03 Authentication

The authentication flow is modeled on that of SSH, specifically using keyfiles. The steps involved in authentication are as follows:

Install Network Fandango
Set up your Network Discovery
The first time the Network Fandango service (nfsvc) is started, it will create a root CA certificate, a TLS certificate and a JWT certificate.
You must copy the root CA certificate (ca.pem) to your workstation. Put it in ~/.nf/certs/[server]
On your workstation, install the Network Fandango client tools
On your workstation, run nf

When you do this, nf will:

Discover your server
Verify that the server's TLS certificate is signed by the root CA certificate you copied to your workstation
Create a public and private key file (in ~/.nf/certs/[server])
Request a nonce from the server
Sign the nonce using the private key
Submit the signed nonce, public key and your username to the server

Because this is the first login, the key will be accepted without question, and the initial user account created. Your public key will be stored for future use.
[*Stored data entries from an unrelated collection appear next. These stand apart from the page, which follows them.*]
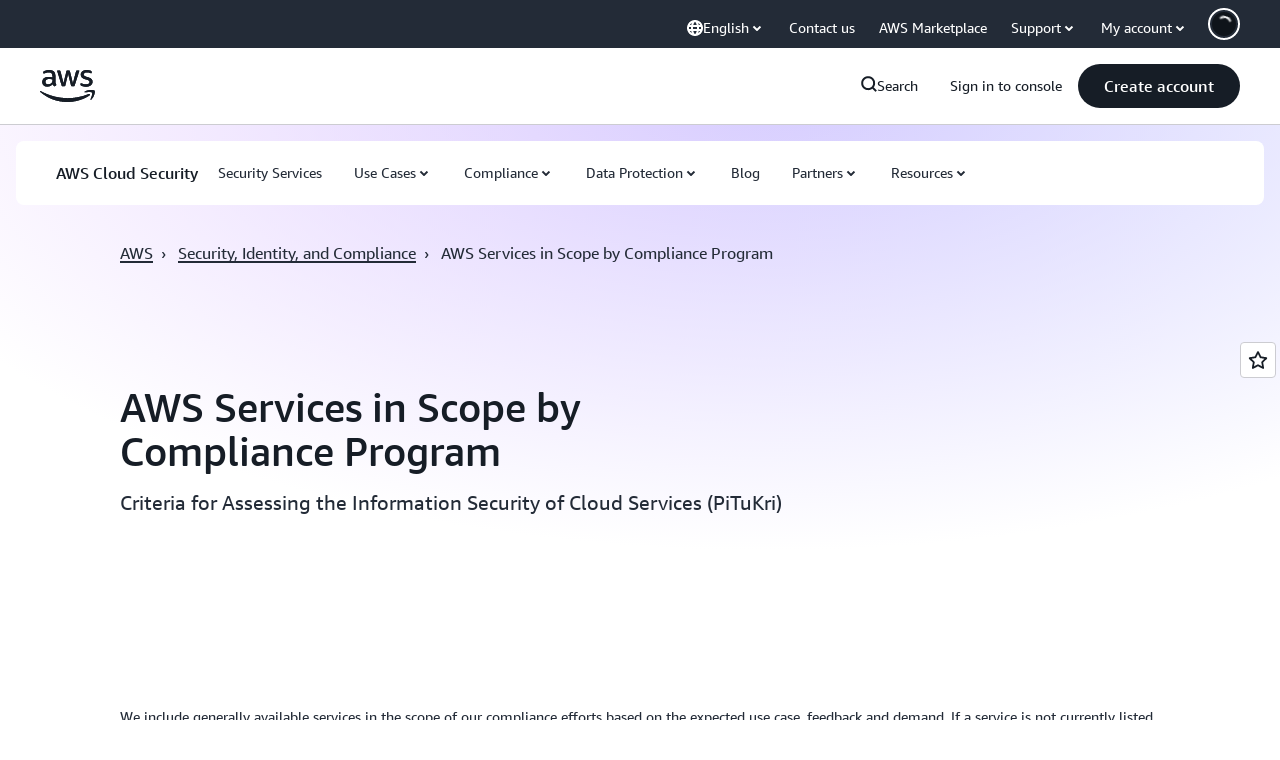

--- FILE ---
content_type: text/html;charset=UTF-8
request_url: https://amazonwebservicesinc.tt.omtrdc.net/m2/amazonwebservicesinc/ubox/raw?mboxPC=1769391031116-278566&mboxSession=1769391031115-541165&uniq=1769391031118-289084
body_size: -91
content:
{"url":"/en_US/optimization_testing/ccba-footer/master","campaignId":"610677","environmentId":"350","userPCId":"1769391031116-278566.44_0"}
The server will respond with a JWT token, signed with the JWT certificate. nf will verify the JWT against the JWT certificate by requesting it from the server's JWKS endpoint.

nf will cache the JWT, which are valid for 8 hours by default.

On subsequent requests to the server, nf will detect that the JWT exists and attempt to verify it. If it fails, it will repeat the above process. The difference is that the provided public key must match the previously provided one because this is not the first login.

Subsequent users must be made manually by the initial user. You have two options for doing this:

The first time the user logs in, their key is accepted without quesion.
You set a one time password on the new user, and the first time the user connects, they must provide this or their key will not be accepted. The password is not required for future use of the nf command line tool.

The authentication flow for the web app has not yet been designed.